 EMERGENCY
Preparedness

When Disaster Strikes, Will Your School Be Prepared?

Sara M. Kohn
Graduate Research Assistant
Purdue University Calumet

· · · · · · ·

• WORK TASK
Start to finish, give the listing again exactly.

• SOLVED PROBLEM
 EMERGENCY
Preparedness

When Disaster Strikes, Will Your School Be Prepared?

Sara M. Kohn
Graduate Research Assistant
Purdue University Calumet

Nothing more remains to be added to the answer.